Rodney Hayley appointed “Professor of Law and Lawson Lundell Practitioner in Residence”


Today Rodney Hayley has been appointed by the University of Victoria as “Professor of Law and Lawson Lundell Practitioner in Residence.” His two year appointment takes effect January 1, 2013. In this position, Hayley will teach Civil Procedure, Class Actions and Mass Litigation, and a course he is designing on legal history entitled “Anti-Asian Laws, 1850 to the Present: Origins, Application, Repeal and Redress.” 

“The firm is excited to have Rod appointed as the Lawson Lundell Practitioner in Residence at UVic and to know that future UVic law students will benefit from the talents of an extremely accomplished practitioner and teacher,” says managing partner Brian Fulton. “Rod is bringing his talent and close to three decades of experience to this position and we would like to extend our warm congratulations on his new appointment.”

This appointment is part of Lawson’s continued commitment to legal education and is an indicator of the strong relationships that the firm has cultivated with local law schools over the years.   

In addition to his teaching responsibilities, Hayley will be involved in UVic’s mooting program assisting students with their simulated court proceedings, as well as other faculty activities, including the Legal Process program for first-year students. Hayley will also maintain a position as senior counsel with Lawson Lundell LLP.

Commenting on his appointment, Hayley said: "I'm really looking forward to this role.
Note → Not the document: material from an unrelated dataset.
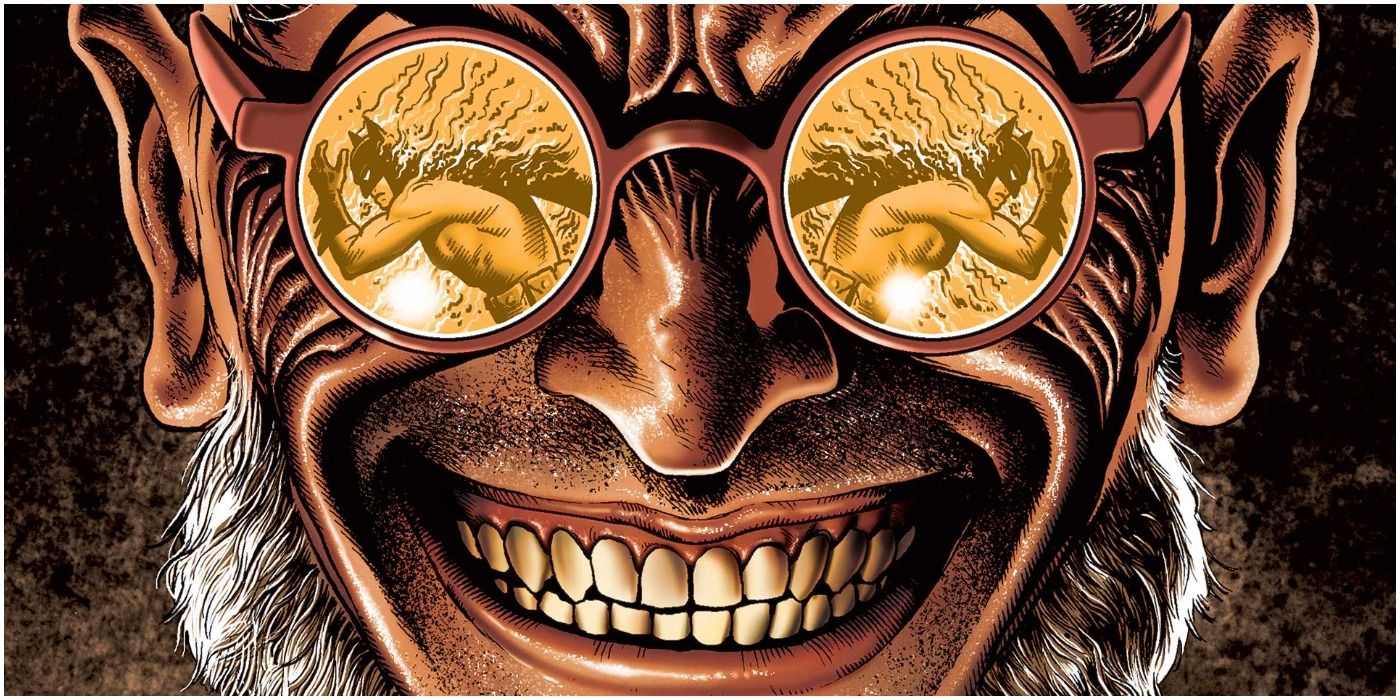 Hugo Strange smiling on a DC Comics cover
I thoroughly enjoy teaching up-and-coming legal practitioners and scholars and am excited about the opportunity to devote more of my time to engaging with students and sharing my love of the law.”

Throughout his long and successful career as a teacher and a scholar, Hayley has had the pleasure of teaching many students who have gone on to make valuable contributions to the legal profession.


About Rodney Hayley:

Hayley practices general civil litigation, with an emphasis on class actions, toxic tort litigation, products liability, securities litigation, construction and engineering law, insurance law, mining law, aboriginal law, banking law and complex corporate/commercial disputes generally. As a Commonwealth Scholar, he obtained his Ph.D. from the University of London, and subsequently worked as an English professor at the universities of Alberta, Western Ontario, Dalhousie and Ottawa, where he was Chair of the Honours English program. He was also a visiting scholar at Harvard.